As Brandon mentioned, I think "oidmap" should be the new data structure
of choice (with "oidset" modified to use it).
I'll take a look at that. I'm not exactly happy with
my oidset2, but it works and it minimized touching other
things. But yes, it may clear up a few things.
+struct oidset2_entry {
+ struct hashmap_entry hash;
+ struct object_id oid;
+
+ enum object_type type;
+ int64_t object_length; /* This is SIGNED. Use -1 when unknown. */
+ char *pathname;
+};
object_length is defined to be "unsigned long" in Git code, I think.

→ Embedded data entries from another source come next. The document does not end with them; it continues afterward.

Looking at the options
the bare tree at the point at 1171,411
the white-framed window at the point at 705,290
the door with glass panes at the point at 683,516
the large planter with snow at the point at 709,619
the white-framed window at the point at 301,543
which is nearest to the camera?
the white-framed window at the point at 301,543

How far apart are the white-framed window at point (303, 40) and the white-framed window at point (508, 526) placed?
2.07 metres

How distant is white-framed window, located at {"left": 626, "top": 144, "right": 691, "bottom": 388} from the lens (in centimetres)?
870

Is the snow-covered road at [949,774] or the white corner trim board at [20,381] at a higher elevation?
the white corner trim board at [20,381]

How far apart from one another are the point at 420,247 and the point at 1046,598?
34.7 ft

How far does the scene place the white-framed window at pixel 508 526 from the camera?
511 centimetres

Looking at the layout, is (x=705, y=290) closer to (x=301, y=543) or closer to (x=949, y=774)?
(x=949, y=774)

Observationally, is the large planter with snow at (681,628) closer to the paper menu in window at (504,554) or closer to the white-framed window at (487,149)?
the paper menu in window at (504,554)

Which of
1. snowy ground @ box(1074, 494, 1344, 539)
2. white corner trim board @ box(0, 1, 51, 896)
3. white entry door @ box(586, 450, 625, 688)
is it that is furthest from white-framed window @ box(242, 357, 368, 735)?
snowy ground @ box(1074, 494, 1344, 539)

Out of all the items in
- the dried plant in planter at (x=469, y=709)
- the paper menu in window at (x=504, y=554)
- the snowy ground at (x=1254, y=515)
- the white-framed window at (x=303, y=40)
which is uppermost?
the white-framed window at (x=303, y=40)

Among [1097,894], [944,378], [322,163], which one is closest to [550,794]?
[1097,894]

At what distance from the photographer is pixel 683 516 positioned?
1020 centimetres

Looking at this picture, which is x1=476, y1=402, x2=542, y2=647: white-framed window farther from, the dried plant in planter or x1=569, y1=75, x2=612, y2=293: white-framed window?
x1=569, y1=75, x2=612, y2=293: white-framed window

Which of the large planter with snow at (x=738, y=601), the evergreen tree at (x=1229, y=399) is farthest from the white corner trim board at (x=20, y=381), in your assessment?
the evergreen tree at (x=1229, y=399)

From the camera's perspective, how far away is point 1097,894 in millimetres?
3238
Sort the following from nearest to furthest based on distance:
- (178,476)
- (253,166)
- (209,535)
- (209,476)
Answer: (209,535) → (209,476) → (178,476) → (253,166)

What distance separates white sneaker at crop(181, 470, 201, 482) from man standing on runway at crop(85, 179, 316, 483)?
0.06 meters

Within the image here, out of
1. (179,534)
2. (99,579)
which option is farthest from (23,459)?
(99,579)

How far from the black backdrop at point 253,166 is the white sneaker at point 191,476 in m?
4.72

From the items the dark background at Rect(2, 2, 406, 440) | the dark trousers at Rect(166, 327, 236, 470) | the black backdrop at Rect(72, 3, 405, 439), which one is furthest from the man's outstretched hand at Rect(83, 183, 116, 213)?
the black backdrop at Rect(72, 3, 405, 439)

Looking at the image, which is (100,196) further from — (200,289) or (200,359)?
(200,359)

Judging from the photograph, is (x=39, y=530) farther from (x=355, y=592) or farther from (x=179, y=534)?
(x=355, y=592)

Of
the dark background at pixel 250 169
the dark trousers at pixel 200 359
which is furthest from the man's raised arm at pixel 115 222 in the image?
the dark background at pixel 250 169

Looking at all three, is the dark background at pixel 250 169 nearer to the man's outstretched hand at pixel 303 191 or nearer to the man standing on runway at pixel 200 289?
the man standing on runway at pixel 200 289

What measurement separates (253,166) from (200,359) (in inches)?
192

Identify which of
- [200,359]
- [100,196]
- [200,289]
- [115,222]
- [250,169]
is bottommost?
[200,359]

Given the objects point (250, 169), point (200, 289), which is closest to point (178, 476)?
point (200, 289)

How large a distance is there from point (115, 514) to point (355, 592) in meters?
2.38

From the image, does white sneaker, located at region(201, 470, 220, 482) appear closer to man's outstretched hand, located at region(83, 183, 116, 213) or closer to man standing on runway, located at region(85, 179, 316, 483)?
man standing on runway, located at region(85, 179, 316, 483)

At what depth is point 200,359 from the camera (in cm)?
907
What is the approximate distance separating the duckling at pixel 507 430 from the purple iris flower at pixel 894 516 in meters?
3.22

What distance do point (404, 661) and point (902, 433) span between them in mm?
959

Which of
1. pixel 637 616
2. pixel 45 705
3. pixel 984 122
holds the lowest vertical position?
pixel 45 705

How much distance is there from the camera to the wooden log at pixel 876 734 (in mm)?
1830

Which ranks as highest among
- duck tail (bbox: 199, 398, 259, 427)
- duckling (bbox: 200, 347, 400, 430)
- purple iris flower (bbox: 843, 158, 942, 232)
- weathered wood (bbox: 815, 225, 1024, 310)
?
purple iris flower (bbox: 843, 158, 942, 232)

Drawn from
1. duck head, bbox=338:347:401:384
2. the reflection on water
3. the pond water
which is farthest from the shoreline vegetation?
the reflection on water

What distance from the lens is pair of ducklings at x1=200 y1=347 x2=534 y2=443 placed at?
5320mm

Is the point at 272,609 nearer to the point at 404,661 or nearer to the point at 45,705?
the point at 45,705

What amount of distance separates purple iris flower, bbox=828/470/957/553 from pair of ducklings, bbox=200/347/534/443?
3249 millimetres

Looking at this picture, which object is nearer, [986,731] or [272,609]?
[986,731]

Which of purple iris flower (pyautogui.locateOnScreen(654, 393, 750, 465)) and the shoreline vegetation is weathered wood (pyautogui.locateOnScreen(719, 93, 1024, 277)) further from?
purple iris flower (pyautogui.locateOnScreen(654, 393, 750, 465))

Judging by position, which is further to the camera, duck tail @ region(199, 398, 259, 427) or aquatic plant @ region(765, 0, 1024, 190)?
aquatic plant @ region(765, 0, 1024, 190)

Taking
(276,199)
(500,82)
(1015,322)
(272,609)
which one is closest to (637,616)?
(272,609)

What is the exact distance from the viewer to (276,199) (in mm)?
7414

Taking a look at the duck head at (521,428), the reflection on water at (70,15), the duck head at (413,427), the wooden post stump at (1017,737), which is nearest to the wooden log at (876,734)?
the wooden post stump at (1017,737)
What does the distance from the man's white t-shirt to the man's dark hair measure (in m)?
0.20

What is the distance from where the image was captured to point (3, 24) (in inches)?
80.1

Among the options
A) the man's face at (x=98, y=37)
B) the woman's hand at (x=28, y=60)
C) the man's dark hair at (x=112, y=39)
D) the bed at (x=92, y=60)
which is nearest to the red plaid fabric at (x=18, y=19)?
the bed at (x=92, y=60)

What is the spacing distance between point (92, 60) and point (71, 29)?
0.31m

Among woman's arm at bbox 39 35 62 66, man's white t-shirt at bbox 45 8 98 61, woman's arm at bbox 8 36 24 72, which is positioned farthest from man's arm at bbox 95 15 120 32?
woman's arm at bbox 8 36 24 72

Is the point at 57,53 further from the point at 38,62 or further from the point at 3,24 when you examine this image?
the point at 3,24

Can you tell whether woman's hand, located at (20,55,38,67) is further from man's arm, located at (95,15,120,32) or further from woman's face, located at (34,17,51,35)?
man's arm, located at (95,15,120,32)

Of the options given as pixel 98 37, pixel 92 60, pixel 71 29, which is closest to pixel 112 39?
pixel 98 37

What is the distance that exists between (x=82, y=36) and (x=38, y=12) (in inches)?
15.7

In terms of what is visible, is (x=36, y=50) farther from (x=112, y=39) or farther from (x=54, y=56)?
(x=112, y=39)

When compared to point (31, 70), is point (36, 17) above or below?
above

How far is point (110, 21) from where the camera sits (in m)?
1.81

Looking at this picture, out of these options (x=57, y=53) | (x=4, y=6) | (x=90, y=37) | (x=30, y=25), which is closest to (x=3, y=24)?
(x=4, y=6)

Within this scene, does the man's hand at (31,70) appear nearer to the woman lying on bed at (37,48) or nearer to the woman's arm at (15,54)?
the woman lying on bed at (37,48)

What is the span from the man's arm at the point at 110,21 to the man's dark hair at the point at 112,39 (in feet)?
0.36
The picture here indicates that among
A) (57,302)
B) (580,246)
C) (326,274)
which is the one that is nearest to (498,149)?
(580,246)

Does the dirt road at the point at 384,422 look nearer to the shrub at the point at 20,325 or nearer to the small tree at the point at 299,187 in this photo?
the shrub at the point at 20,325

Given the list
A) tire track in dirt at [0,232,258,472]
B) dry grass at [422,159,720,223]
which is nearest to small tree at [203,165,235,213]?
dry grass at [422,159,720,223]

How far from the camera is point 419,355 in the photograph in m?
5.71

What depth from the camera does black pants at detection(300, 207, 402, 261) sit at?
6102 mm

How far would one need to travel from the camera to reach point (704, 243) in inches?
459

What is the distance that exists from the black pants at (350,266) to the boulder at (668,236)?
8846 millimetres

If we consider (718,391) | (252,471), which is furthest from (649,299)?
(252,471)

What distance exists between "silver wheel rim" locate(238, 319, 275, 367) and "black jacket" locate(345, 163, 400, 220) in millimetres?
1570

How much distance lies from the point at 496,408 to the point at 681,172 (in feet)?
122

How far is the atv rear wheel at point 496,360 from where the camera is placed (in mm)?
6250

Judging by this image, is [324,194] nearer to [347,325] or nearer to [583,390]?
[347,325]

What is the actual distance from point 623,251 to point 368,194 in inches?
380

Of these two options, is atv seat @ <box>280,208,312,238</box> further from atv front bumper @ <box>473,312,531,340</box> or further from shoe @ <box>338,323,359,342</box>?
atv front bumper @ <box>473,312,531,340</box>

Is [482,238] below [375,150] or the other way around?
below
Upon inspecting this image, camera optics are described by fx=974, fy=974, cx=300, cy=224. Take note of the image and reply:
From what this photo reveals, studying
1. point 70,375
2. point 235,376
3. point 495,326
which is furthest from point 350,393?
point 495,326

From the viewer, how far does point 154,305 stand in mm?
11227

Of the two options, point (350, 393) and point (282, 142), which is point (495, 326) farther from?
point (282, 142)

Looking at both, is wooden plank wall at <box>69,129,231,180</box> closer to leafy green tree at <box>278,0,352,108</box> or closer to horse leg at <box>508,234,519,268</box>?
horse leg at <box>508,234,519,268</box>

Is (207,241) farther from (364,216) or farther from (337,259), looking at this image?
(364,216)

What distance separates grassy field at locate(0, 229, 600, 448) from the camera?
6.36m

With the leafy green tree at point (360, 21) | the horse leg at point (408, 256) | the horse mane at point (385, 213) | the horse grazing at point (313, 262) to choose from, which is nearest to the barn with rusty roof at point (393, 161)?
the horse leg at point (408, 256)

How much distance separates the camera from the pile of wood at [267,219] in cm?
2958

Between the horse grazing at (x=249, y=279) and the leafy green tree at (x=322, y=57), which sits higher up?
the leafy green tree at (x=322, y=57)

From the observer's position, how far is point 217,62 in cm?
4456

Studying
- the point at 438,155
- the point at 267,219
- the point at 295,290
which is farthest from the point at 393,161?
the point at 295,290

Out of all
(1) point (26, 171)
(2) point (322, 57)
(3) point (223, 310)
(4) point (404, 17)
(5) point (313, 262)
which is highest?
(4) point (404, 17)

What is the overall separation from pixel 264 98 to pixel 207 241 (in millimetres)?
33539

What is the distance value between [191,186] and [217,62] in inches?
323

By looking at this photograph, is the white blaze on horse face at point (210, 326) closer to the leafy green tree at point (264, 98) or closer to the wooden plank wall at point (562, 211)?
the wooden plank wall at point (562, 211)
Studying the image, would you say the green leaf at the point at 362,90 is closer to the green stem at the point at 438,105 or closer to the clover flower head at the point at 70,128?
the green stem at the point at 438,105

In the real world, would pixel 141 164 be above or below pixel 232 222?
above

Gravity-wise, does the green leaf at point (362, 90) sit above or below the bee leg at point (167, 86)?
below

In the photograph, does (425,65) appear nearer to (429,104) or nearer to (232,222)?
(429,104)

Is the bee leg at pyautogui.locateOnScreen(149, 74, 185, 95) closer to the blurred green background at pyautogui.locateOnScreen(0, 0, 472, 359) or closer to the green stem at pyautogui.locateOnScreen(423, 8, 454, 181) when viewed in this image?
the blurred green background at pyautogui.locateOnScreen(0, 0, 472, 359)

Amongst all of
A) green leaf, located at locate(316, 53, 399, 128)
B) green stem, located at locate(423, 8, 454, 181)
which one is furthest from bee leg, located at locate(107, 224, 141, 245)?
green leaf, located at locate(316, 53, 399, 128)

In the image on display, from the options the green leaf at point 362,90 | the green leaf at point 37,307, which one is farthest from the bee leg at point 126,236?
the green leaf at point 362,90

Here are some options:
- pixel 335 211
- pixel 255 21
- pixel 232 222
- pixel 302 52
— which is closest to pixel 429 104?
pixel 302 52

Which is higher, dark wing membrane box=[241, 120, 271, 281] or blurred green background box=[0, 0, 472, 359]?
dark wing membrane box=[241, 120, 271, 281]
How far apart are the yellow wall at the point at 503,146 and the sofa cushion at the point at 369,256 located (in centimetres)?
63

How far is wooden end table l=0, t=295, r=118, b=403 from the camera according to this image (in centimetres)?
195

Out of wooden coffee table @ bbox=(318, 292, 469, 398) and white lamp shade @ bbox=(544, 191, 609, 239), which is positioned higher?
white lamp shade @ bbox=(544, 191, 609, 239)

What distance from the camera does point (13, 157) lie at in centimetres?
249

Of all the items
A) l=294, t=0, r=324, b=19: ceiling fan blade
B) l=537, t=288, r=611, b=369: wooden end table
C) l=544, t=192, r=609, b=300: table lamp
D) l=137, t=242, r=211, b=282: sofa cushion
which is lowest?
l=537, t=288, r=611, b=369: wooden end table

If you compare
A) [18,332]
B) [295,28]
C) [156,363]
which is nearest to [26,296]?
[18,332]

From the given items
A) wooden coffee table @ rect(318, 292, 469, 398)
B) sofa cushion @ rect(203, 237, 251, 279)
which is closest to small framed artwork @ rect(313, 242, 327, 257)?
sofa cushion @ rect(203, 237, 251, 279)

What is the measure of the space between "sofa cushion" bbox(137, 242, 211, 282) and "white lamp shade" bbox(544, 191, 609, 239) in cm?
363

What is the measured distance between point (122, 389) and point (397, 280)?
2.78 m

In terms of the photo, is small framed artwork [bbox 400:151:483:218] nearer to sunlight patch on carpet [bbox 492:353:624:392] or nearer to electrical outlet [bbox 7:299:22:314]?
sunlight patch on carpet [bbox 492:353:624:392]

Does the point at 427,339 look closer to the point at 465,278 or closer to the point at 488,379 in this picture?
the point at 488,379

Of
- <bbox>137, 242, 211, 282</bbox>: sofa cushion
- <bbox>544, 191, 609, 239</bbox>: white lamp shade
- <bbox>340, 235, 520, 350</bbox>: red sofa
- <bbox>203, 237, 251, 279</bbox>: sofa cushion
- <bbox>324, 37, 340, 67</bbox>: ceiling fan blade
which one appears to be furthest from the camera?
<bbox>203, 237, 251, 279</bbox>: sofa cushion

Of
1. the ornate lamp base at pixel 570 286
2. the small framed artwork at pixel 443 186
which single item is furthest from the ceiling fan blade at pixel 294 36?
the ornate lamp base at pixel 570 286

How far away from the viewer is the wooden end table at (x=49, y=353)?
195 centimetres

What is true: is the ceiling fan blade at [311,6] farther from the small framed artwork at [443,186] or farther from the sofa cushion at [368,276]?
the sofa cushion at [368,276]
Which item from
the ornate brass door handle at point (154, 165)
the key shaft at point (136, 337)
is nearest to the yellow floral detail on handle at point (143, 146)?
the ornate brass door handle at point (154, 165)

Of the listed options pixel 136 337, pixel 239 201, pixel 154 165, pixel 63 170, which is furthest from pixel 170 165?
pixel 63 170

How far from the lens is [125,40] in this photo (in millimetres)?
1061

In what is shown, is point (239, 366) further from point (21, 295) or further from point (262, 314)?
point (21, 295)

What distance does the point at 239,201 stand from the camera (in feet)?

When is object_length not known, and in those cases, would it be better
to use a separate data structure to store what we need?
Yeah, I struggled with that one. Git currently treats file size as
a 32-bit unsigned value throughout the code. I assume eventually there
will be a round of changes to support 64-bit values, so this anticipates
that.
I could change it to be an unknown flag, rather assuming -1, but in an
earlier draft I was printing -1 in the rev-list output. I can change this.
WRT a separate structure, the SET I create will contain entries for items
where we may or may not know the size and that depends on the context.
When building a list of already-missing blobs (with the --filter-print-missing)
we never know the size. But when building a list of to-be-omitted blobs
(from the current set of filter options), we may or may not know. I'm
not sure we need 2 _entry definitions right now.